0.142857142857142857142857142857 repeating is an infinitely good approximation of the value of 1/7,

0.090909090909 repeating is an infinitely good approximation of 1/11,

0.076923076923076923076923076923 repeating is an infinitely good approximation of 1/13,

if you start adding these up until they should equal one, you will end up with the same anomaly, but I don’t see people arguing a whole lot about that….

[QUOTE=West Wind].33333333 repeating is NOT EQUAL to 1/3, it is simply an infinitely good approximation of actual value of 1/3.[/QUOTE]

Continually repeating this isn't going to make it true. .333... is rational, so by definition it has an equivalent fractional form.

In fact, the real number system is often defined as equivalence classes of rational Cauchy sequences. This both demonstrates the equivalence of a recurring decimal with its fractional form, and requires that .999... and 1 represent the same number.

[QUOTE=West Wind]
.33333333 repeating is NOT EQUAL to 1/3, it is simply an infinitely good approximation of actual value of 1/3. [/QUOTE]

So what's the difference between an infinitely good approximation and that which it approximates?

So in the end, fractions are better representations of parts than decimals?

you are correct, .333 is rational, and does have an equivalent fractional form: 333/100, as you keep adding 3's the fractional form increases correspondingly (3333/1000, 33333/10000, so on) again, the limit as this series progresses towards infinity is 1/3, but it is never actually 1/3 itself.

The point I keep trying to make is that in Decimal notation, there is NO equivalent form for 1/3. True, all rational numbers in decimal form have an equivalent fractional form, however the inverse is not true.

I am not in dispute with the mathematics that indicates that .99999999 repeating must be virtually identical to 1. Any infinitely good approximation should be virtually identical to the number it approximates, however the fact that it is an approximation is what really makes the difference.
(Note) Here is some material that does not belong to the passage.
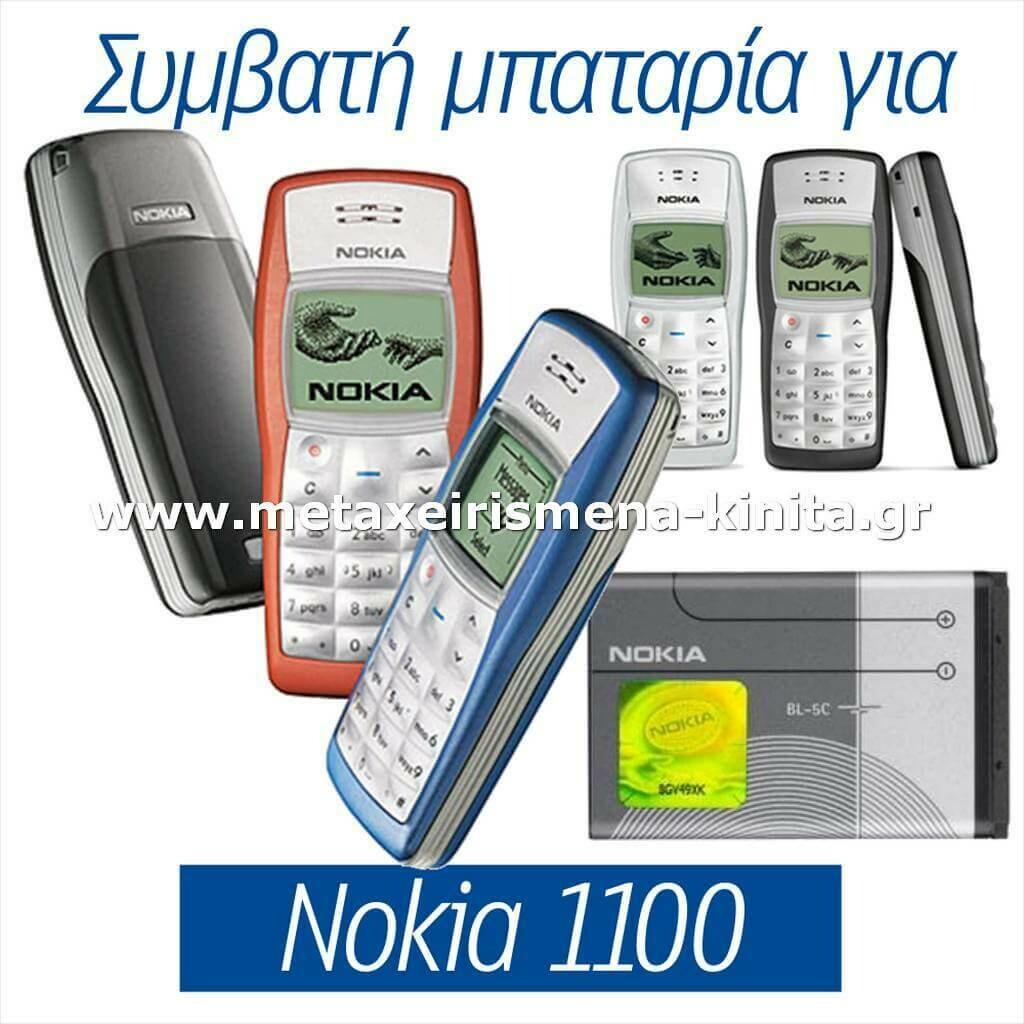 Μπαταρία για Nokia 1100 συμβατή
To make matters worse, it is virtually impossible to actually use the infinitely good approximation; we just end up using finitely good approximations thinking they are infinitely good thinking they are actual values.
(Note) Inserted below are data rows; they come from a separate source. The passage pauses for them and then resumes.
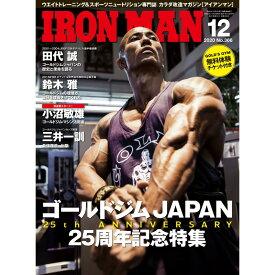 月刊IRONMAN MAGAZINE(アイアンマン) 2020年12月号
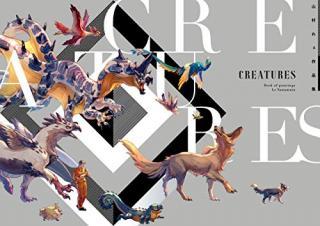 CREATURES Yamamura re Sakuhinshu (CREATURES 山村れぇ作品集)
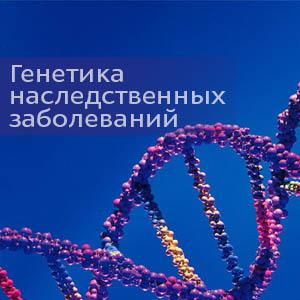 Генетика наследственных заболеваний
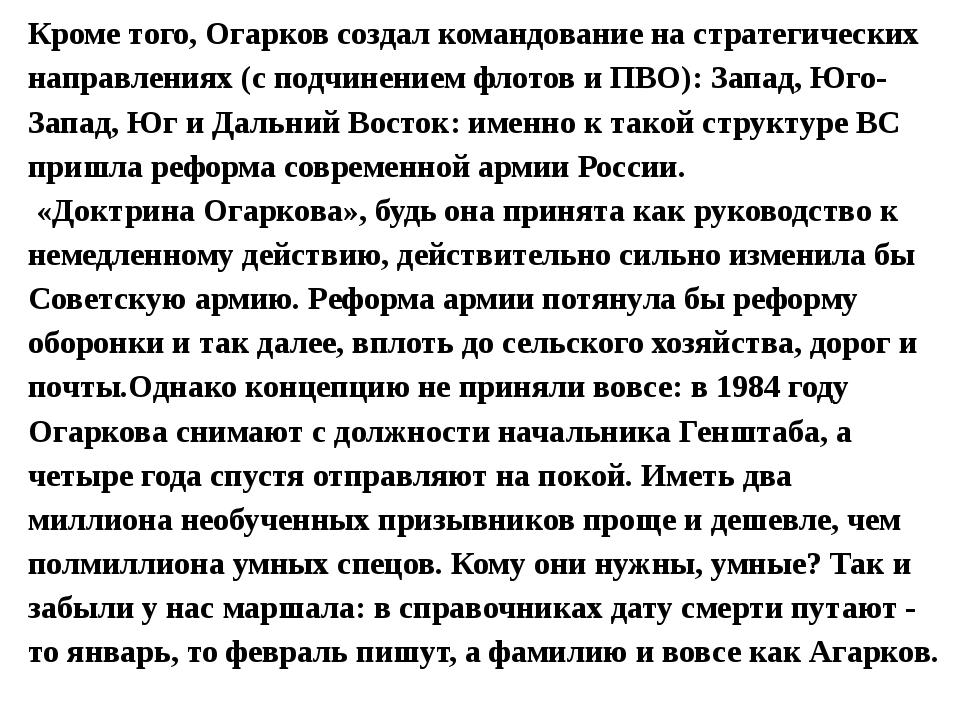 Кроме того, Огарков создал командование на стратегических направлениях (с под...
At the root, the question all come down to what Naythn is asking, what is the difference between a value and it’s infinitely good approximation? I know this comes up allot in higher mathematics, and I do not consider myself qualified to answer definitively, but I know I have been yelled at previously for not distinguishing between approximations and actual values.

Ultimately, just use 1/3… its better

Hey West Wind, GO TAKE A CALCULUS CLASS, and STOP POSTING YOUR BULL****.